Can you spot any mistakes? I feel like this exercise was designed to show a demarcation between the product and box topologies, and so I was expecting some inclusion to fail in one of the cases.
Best Answer
The equality does hold for both topologies. This is no problem, as this only shows the closure for some special subsets is the same. For general subsets closures are very different: the set of bounded sequences in $\mathbb{R}^{\mathbb{N}}$ is closed in the box topology on this product but dense in the normal product topology e.g.

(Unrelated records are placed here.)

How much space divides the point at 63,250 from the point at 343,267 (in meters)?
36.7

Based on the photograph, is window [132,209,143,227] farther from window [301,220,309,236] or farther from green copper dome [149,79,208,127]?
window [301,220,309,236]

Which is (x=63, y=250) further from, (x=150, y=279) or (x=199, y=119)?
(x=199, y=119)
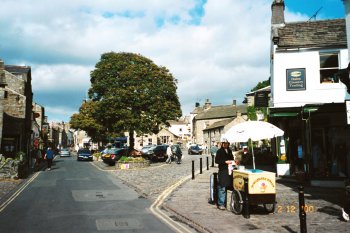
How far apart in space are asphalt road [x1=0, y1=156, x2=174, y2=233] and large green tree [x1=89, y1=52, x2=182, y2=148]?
1864 centimetres

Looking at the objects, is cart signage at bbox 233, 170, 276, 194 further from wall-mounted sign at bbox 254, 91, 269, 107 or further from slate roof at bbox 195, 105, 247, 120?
slate roof at bbox 195, 105, 247, 120

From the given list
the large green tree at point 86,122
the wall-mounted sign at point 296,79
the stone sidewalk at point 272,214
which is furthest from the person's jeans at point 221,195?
the large green tree at point 86,122

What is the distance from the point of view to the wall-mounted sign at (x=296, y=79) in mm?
20812

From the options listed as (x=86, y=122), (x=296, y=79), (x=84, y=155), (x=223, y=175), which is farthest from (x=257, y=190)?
(x=86, y=122)

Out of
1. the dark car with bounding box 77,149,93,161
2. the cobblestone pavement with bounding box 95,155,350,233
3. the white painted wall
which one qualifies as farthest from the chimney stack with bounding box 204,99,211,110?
the cobblestone pavement with bounding box 95,155,350,233

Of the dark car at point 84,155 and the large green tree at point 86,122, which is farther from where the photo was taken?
the large green tree at point 86,122

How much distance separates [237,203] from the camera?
10391mm

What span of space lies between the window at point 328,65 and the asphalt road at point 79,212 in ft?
42.1

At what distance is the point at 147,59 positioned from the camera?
39.2 meters

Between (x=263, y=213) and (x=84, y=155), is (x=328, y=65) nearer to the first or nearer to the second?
(x=263, y=213)

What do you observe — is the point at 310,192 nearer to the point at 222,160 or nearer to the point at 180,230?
the point at 222,160

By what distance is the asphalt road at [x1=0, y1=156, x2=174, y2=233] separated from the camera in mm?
8969

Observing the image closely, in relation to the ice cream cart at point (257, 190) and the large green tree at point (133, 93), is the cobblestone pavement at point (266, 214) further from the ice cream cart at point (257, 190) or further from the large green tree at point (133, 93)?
the large green tree at point (133, 93)

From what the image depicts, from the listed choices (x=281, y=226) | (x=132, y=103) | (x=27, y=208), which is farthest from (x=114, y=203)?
(x=132, y=103)
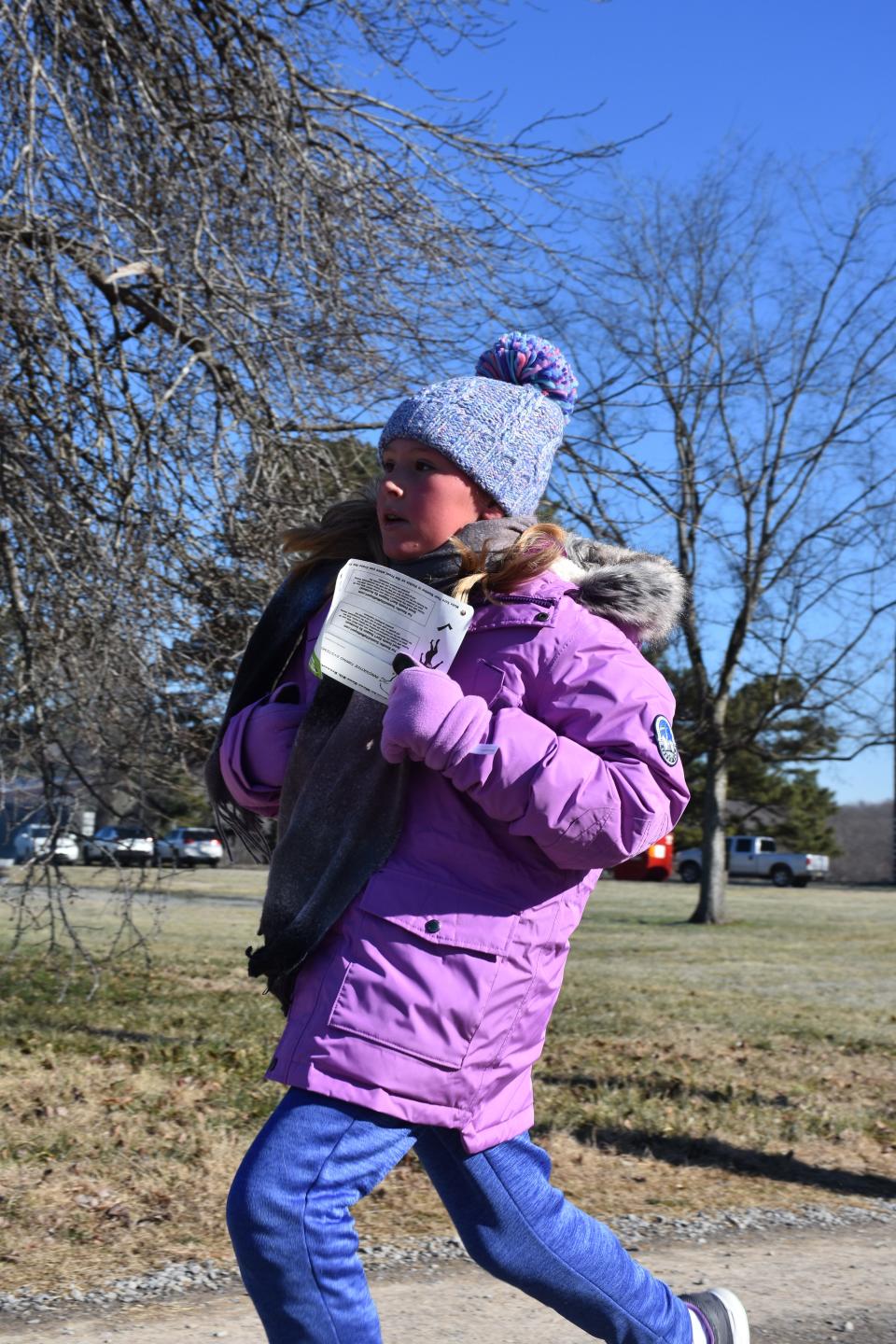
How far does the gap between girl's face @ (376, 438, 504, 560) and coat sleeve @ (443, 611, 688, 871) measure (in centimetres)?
33

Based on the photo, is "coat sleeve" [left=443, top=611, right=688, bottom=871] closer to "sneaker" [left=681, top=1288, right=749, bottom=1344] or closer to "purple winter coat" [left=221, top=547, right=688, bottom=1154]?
"purple winter coat" [left=221, top=547, right=688, bottom=1154]

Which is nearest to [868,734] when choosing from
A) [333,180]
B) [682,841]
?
[333,180]

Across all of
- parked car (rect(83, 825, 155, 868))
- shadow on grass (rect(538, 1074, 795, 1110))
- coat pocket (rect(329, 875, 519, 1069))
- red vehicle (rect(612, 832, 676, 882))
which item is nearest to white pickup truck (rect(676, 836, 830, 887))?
red vehicle (rect(612, 832, 676, 882))

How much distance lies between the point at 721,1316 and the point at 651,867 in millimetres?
38053

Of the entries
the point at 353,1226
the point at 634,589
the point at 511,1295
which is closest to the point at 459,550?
the point at 634,589

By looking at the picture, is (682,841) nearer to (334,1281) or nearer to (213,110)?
(213,110)

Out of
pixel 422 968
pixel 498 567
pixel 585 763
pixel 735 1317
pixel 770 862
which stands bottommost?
pixel 735 1317

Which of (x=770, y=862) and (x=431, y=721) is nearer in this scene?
(x=431, y=721)

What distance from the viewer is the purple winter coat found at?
206 cm

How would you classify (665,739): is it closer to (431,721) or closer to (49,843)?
(431,721)

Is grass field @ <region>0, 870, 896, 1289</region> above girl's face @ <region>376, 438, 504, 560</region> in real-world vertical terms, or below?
below

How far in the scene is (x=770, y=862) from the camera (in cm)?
4966

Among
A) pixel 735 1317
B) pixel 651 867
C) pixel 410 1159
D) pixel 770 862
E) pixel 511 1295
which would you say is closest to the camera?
pixel 735 1317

Notationwise it would be better to have the $X_i, i \in I$ be the total spaces and $A_i \subseteq X_i$ the component subsets. Then I'd formulate the identity as
$$ \overline{\prod_{i \in I} A_i} = \prod_{i \in I} \overline{A_i}$$
in either topology. One other way to start is to note that $\prod_{i \in I} \overline{A_i}$ is closed as it equals $\bigcap_{i \in I} \pi^{-1}_i[\overline{A_i}]$ which is an intersection of closed sets (as projections are continuous) and hence closed. As clearly $\prod_{i \in I} A_i \subseteq \prod_{i \in I} \overline{A_i}$ the closure of the left hand side is a subset of the right hand side. If OTOH $(q_i)_i \in \prod_{i \in I} \overline{A_i}$, let $O:= \prod_{i \in I} O_i$ be a basic open neighbourhood of $(q_i)_i$; all we need is that $q_i \in O_i$ for all $i$ and $O_i$ is open in $X_i$ (this holds in both topologies (!)). Then for each $i$, $O_ i\cap A_i \neq \emptyset$ as $q_i \in \overline{A_i}$ and the intersection points together witness that $O \cap \prod_{i \in I} A_i \neq \emptyset$, so that $(q_i)_i \in \overline{\prod_{i \in I} A_i}$ as required.